Lecture

Lecture – Mystère rue des Saint Pères de Claude Izner.

Ca fait plusieurs années que je tourne autour des romans de l’auteur sans jamais me lancer. Pourtant je l’aime depuis toujours ce Paris du début du siècle dernier… Combien de fois lors de ma longue vie parisienne n’ai-je déambulé dans les rues, regrettant de ne pas être née cent ans plus tôt. Un de mes professeurs de français au lycée, avait annoté sur une de mes copies « Voici un étrange énergumène nostalgique d’une époque qu’elle n’a même pas connu! ». Et c’est tout à fait moi, aujourd’hui encore.

Claude izner

A l’Exposition universelle de 1889, des visiteurs du monde entier se pressent autour de la vedette du moment, la tour Eiffel. Victor Legris, libraire rue des Saints-Pères, se joint à la foule pour un rendez-vous, quand une femme s’écroule sous le coup d’une étrange piqûre. Et la série de morts qui s’ensuit risque de faire basculer à jamais toutes ses certitudes… Cette première enquête de Victor Legris nous plonge avec délices dans la capitale des impressionnistes, ses « villages » et ses quartiers populaires.

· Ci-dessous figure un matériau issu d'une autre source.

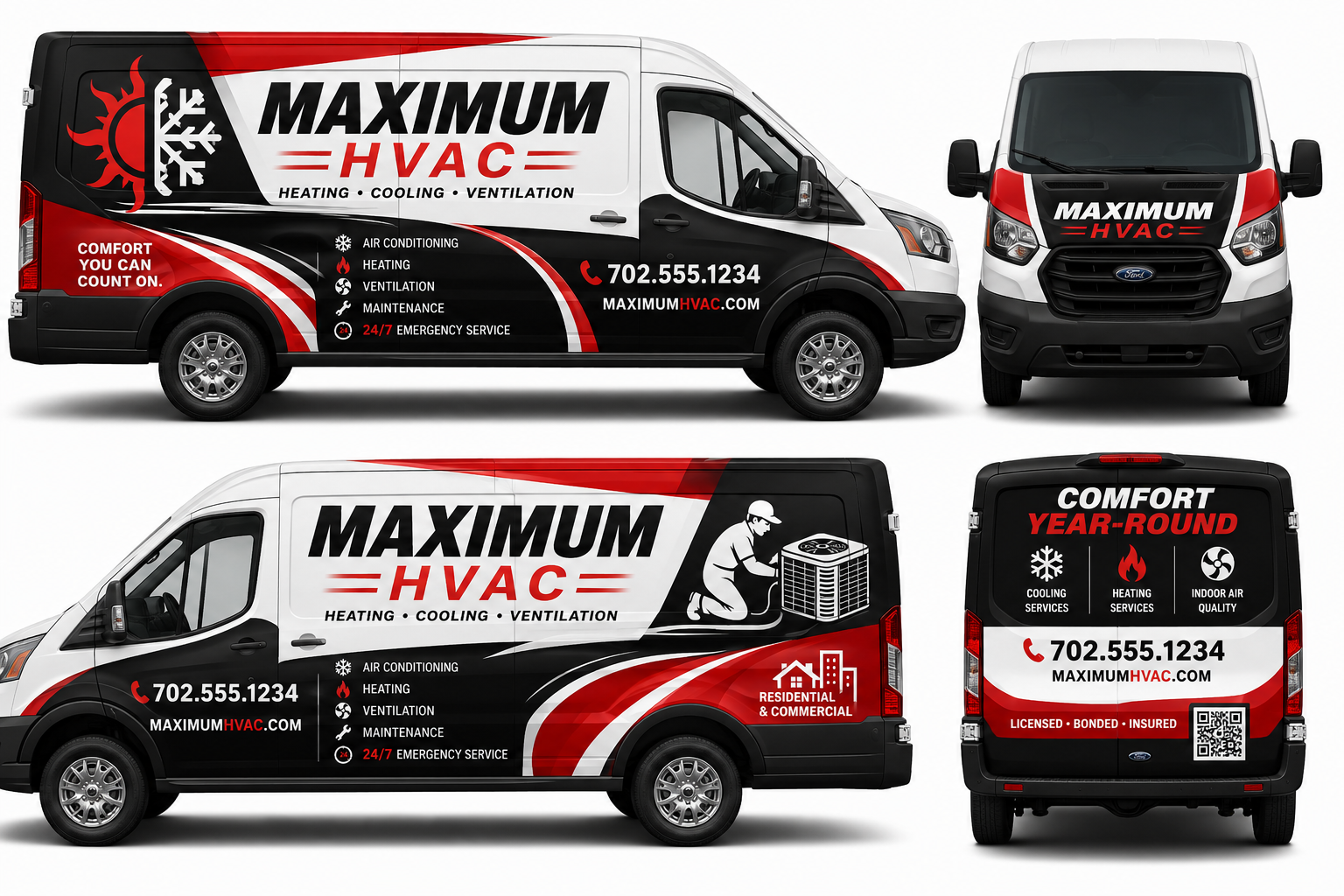 VEHICLE WRAPS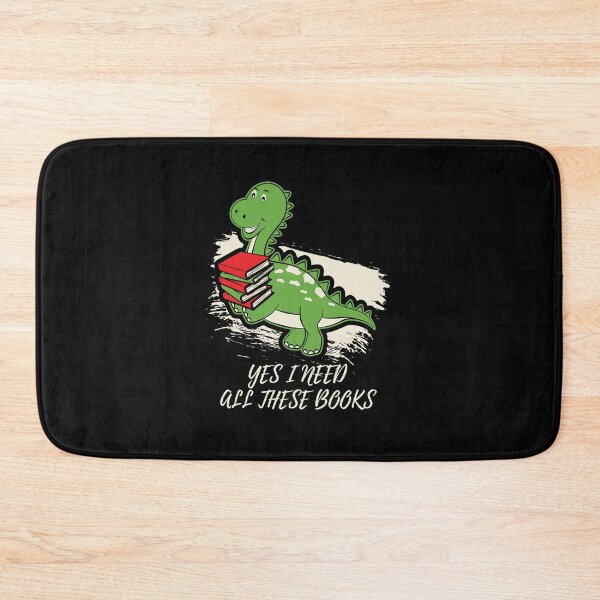 Item preview, Dinosaur Book Nerd designed and sold by Bricke.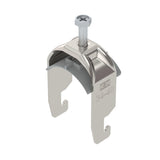 BETTERMANN Bügelschelle 34-40mm 1f VA BS-U1-K-40 A2 C-Profil W=Kst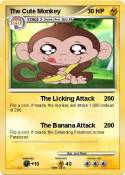 The Cute Monkey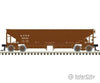 Atlas 20006806 70-Ton Hart Ballast Car - Ready To Run Master(R) -- Santa Fe 86522 (Boxcar Red White)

Parlons d’abord de l’auteur, que dis-je des auteures puisque derrière ce pseudonyme se cache deux soeurs, Liliane Korb et Laurence Lefèvre et je dois saluer le talent d’écriture mais également le travail de documentation qu’il a fallut pour écrire cette histoire qui se déroule donc à la fin du 19è siècle. Les deux soeurs n’ont pas été avare de détails sur ce Paris qui me fascine et sur tous ces petits boulots qui n’existent plus aujourd’hui.

L’intrigue est plutôt bien ficelée, même si je ne suis pas une experte dans cette catégorie, la surprise du coupable reste entière encore dix pages avant la fin du livre. Ce n’est pas un rythme de dingue comme peut l’être un Dan Brown mais autant quand je lis un livre dont l’histoire se situe à notre époque, les détails m’ennuient vite, autant dans ce genre de roman, j’en suis friande.

L’écriture, le style et certainement l’époque où se déroule l’intrigue m’ont rappelé les romans culino-historique de Michèle Barrière dont je t’ai parlé, il y a quelques semaines avec le Souper mortel aux étuves.